What you should do:
Examine each line of the data, and copy the ones containing "общего".

Page-level text extractions:

★ ★ ★ ★ ★ ★ ★

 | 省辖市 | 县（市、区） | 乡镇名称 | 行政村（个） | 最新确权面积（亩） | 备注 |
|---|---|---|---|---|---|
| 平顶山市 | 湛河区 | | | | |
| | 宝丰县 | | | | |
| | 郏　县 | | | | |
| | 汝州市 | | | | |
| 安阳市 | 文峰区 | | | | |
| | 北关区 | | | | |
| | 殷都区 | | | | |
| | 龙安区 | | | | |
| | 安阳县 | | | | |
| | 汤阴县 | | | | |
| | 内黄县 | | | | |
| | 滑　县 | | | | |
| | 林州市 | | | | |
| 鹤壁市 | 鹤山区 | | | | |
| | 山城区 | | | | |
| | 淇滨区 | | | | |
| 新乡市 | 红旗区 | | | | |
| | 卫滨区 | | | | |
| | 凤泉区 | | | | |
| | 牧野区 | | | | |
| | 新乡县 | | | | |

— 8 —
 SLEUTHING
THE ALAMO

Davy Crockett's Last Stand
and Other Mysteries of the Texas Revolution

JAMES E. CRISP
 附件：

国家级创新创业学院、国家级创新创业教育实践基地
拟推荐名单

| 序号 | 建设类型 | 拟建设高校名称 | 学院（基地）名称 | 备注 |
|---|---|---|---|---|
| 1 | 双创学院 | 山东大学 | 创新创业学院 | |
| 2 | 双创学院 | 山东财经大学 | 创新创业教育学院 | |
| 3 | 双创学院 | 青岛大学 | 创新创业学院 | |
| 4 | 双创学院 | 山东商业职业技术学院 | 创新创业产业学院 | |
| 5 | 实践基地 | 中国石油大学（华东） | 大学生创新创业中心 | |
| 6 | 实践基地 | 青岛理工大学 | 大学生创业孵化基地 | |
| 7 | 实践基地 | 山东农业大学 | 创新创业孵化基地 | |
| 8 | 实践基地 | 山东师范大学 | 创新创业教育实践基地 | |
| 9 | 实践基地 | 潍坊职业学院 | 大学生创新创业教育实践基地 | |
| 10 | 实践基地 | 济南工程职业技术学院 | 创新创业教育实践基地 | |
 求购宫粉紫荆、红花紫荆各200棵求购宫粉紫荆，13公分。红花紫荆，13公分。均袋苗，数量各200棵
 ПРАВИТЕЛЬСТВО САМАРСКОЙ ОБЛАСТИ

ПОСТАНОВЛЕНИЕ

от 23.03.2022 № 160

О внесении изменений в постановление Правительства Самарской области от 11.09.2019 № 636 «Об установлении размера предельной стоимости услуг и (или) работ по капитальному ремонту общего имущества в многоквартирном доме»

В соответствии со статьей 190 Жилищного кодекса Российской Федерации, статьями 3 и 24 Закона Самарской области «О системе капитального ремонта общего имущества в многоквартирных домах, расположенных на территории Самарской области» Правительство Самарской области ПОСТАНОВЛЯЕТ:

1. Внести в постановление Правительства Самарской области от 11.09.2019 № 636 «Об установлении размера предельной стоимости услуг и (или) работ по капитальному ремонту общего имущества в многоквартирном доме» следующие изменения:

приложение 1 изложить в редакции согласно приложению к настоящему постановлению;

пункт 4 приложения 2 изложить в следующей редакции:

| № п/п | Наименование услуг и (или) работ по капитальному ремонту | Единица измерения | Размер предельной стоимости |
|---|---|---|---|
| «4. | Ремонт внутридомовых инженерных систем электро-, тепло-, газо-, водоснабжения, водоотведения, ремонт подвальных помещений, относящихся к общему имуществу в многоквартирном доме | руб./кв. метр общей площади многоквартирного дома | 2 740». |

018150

★ ★ ★ ★ ★ ★ ★

Solution for this problem:
О внесении изменений в постановление Правительства Самарской области от 11.09.2019 № 636 «Об установлении размера предельной стоимости услуг и (или) работ по капитальному ремонту общего имущества в многоквартирном доме»
В соответствии со статьей 190 Жилищного кодекса Российской Федерации, статьями 3 и 24 Закона Самарской области «О системе капитального ремонта общего имущества в многоквартирных домах, расположенных на территории Самарской области» Правительство Самарской области ПОСТАНОВЛЯЕТ:
1. Внести в постановление Правительства Самарской области от 11.09.2019 № 636 «Об установлении размера предельной стоимости услуг и (или) работ по капитальному ремонту общего имущества в многоквартирном доме» следующие изменения:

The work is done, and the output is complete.